** Start GIVEN ENTRIES **

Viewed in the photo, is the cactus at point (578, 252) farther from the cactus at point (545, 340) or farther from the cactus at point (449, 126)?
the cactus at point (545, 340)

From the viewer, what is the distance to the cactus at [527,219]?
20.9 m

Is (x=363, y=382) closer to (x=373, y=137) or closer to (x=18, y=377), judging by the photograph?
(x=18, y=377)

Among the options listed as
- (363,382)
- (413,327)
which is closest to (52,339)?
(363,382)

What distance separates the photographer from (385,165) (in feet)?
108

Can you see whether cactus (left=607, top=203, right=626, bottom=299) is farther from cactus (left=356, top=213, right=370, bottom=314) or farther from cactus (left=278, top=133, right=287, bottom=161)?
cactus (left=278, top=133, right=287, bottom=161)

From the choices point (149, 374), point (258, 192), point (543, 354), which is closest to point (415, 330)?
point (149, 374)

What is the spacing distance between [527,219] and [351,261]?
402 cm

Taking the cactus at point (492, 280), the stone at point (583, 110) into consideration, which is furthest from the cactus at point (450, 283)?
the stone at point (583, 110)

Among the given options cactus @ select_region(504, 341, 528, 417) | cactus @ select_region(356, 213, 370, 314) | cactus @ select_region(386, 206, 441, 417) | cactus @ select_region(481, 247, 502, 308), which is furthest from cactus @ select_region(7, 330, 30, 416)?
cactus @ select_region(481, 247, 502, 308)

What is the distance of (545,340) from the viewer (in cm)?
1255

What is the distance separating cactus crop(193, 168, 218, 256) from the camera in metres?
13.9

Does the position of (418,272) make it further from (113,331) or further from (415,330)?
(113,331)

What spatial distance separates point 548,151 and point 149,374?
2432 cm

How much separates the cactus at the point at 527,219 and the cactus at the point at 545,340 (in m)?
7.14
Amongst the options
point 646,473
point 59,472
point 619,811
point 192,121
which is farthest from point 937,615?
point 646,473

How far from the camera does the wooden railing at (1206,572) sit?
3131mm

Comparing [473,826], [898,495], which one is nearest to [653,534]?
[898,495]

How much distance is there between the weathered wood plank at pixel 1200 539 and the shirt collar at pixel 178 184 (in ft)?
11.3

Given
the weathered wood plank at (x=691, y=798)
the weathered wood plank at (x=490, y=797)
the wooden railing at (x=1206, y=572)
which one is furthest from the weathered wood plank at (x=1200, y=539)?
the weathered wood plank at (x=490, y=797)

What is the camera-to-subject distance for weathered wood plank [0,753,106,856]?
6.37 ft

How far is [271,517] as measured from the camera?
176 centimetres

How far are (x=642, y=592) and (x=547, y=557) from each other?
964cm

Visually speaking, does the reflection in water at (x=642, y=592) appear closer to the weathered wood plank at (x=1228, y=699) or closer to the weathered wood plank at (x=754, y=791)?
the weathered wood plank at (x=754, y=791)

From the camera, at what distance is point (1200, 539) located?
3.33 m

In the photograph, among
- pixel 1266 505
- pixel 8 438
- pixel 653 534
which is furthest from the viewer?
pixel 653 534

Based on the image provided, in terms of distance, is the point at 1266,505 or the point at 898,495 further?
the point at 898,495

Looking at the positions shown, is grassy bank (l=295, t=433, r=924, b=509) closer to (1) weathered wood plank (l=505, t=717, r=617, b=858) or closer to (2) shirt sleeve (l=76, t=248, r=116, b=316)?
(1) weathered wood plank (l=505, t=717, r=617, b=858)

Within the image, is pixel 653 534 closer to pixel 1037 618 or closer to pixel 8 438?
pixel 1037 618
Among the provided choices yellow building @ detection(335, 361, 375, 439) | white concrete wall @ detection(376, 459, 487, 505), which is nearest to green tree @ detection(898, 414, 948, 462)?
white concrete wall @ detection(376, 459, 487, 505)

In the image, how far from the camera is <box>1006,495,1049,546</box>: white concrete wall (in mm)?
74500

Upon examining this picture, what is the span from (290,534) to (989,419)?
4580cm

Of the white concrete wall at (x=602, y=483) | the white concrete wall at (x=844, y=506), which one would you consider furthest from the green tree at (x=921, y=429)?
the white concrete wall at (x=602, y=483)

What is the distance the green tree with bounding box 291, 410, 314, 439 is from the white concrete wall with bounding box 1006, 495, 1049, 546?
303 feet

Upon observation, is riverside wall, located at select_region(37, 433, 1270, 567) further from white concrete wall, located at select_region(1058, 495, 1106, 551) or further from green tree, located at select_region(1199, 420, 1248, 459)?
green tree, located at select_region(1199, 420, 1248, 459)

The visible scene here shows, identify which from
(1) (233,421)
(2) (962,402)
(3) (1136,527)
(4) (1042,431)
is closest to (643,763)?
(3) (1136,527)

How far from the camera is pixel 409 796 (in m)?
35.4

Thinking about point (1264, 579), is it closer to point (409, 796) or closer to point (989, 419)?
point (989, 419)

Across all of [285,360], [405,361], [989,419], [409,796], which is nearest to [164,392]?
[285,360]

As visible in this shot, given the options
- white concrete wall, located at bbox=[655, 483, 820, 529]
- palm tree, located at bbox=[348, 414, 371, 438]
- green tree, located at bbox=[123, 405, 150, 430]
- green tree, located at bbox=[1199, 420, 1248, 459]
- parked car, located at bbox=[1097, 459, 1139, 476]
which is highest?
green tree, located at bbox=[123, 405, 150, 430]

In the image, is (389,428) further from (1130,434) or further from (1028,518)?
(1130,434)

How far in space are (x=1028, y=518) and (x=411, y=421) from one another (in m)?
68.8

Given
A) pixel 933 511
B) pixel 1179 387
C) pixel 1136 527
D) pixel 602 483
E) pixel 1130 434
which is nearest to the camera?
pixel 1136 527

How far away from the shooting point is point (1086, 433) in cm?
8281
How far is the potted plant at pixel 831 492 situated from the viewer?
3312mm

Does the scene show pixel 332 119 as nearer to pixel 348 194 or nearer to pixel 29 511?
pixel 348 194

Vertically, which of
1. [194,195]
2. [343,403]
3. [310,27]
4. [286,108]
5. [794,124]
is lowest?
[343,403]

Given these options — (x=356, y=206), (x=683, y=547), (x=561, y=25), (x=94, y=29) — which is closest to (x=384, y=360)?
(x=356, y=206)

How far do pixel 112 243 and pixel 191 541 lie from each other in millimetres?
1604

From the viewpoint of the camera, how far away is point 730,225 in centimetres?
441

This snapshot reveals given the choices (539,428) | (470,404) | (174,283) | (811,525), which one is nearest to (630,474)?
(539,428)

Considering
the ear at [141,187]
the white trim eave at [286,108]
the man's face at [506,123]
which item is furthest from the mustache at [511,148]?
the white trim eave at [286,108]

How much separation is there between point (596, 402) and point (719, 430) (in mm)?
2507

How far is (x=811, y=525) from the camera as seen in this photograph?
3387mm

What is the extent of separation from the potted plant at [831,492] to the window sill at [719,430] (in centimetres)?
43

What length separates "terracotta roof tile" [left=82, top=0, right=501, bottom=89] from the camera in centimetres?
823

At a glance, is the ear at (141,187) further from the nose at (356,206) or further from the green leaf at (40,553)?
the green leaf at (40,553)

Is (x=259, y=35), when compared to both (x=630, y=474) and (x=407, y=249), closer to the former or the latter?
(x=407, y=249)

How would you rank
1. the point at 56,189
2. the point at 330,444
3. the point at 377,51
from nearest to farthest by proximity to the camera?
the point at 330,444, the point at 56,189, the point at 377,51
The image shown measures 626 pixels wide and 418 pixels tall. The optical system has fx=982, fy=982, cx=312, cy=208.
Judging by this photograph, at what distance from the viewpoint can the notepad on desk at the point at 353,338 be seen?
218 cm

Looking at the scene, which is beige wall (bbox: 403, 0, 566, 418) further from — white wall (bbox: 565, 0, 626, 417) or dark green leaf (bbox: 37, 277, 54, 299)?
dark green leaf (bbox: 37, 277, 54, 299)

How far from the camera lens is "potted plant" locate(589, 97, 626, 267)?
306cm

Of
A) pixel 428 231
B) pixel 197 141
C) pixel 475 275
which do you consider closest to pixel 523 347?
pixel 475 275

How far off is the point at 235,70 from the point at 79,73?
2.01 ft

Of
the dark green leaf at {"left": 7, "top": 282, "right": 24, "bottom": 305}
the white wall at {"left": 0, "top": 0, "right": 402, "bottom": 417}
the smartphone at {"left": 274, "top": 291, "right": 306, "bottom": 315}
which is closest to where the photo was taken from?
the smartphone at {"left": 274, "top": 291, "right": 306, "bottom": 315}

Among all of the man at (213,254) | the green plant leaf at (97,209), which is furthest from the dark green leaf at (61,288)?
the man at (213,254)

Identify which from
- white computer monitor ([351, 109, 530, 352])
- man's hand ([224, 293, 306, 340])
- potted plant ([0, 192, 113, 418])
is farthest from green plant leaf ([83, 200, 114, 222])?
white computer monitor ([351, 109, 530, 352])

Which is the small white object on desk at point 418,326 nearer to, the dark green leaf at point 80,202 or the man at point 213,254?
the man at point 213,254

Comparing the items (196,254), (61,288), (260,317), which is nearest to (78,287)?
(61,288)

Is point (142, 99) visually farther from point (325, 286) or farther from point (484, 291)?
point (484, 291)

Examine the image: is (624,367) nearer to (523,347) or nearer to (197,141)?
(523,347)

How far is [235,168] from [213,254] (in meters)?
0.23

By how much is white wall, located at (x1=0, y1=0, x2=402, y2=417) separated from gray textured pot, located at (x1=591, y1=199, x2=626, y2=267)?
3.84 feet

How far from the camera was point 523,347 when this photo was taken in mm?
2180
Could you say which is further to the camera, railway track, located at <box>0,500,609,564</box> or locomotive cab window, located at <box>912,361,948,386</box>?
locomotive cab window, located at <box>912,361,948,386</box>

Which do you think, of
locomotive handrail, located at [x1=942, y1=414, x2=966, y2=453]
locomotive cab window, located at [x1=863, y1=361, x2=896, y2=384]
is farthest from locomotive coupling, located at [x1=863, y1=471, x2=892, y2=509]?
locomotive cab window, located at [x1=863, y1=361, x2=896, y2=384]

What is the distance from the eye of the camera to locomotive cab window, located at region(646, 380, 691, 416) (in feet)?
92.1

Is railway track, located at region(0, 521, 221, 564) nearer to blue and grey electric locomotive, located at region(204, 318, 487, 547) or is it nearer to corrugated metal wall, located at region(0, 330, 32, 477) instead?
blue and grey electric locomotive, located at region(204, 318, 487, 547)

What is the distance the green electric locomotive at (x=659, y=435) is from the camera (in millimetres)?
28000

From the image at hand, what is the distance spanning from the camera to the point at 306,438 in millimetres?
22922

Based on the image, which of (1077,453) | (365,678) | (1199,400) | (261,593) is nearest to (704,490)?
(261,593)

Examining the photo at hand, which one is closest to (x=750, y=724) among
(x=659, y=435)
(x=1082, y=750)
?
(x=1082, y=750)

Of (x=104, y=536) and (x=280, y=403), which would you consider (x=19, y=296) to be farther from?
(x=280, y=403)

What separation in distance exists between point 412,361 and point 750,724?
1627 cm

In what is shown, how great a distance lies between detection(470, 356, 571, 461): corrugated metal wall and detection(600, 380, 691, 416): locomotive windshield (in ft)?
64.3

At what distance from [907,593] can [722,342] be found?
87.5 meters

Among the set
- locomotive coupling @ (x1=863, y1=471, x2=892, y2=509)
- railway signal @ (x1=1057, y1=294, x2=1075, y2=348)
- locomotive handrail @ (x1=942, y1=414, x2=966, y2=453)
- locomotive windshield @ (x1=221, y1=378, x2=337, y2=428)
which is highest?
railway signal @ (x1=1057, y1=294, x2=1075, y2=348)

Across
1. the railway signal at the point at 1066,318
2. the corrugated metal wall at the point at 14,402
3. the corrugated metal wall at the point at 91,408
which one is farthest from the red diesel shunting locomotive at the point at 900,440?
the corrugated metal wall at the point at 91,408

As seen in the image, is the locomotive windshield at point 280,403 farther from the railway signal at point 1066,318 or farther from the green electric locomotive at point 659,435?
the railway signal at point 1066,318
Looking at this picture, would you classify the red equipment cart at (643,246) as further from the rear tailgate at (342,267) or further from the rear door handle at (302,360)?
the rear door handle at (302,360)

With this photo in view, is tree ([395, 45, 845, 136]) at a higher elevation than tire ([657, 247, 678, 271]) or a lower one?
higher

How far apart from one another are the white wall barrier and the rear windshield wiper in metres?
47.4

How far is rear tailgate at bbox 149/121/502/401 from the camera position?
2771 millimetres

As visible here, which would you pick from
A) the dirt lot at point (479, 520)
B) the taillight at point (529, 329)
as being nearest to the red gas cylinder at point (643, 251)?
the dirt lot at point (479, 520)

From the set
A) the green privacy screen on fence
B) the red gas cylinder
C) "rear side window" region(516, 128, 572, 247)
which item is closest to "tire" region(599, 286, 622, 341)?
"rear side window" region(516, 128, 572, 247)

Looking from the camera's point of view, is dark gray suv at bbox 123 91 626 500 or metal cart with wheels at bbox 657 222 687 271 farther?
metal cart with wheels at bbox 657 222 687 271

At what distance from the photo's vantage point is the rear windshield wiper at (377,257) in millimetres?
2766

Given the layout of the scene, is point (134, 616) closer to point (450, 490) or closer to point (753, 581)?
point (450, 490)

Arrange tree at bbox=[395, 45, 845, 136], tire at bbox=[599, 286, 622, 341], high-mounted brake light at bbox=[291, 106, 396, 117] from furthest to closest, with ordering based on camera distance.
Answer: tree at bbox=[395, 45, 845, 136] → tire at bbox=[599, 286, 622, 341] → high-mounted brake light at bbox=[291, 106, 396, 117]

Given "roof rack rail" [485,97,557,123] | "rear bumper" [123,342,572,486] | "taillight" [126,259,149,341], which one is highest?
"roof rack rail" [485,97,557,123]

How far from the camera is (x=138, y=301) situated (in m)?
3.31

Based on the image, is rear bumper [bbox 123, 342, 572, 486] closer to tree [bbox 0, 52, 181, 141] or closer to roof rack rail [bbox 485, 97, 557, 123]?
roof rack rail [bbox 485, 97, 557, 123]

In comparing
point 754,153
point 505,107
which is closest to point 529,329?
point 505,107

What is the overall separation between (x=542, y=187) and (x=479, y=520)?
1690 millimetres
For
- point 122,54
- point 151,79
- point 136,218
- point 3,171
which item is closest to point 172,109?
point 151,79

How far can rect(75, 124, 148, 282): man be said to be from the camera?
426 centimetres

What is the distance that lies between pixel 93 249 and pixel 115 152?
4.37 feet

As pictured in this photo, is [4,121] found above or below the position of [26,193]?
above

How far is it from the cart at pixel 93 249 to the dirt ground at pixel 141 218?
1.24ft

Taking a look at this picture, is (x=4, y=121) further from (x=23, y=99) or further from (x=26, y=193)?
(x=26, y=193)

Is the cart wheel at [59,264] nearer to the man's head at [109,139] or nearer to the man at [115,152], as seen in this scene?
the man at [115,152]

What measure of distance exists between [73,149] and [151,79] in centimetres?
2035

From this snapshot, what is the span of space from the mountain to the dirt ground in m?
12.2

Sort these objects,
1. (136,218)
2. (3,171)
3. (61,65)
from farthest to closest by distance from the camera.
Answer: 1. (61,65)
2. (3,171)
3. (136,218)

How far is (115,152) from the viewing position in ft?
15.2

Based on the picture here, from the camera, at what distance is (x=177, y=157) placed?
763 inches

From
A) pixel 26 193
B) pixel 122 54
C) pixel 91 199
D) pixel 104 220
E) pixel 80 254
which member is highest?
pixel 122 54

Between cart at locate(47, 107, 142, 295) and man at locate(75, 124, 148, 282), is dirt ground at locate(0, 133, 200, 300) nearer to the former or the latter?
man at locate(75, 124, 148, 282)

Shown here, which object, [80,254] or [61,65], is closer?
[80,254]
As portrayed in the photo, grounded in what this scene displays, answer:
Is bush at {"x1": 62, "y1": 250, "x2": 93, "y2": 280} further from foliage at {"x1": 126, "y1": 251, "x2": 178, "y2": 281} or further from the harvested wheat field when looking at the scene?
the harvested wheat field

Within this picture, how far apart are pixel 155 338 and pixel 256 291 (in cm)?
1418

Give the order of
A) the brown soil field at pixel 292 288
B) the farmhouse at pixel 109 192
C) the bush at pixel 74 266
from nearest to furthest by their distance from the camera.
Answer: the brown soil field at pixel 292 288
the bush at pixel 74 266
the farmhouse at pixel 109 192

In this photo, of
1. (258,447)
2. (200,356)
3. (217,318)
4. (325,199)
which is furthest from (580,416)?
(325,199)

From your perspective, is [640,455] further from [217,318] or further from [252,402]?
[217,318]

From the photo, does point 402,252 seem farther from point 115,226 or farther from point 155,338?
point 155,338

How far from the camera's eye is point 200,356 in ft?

** End GIVEN ENTRIES **

EXERCISE DESCRIPTION >>
Change "camera's eye" to "lens" in the records from the line with "From your perspective, is" through the end of the records. Write those lines out again with nothing else altered.

TASK RESPONSE >>
From your perspective, is [640,455] further from [217,318] or further from [252,402]?
[217,318]

From the photo, does point 402,252 seem farther from point 115,226 or farther from point 155,338?
point 155,338

How far from the lens is point 200,356 in ft?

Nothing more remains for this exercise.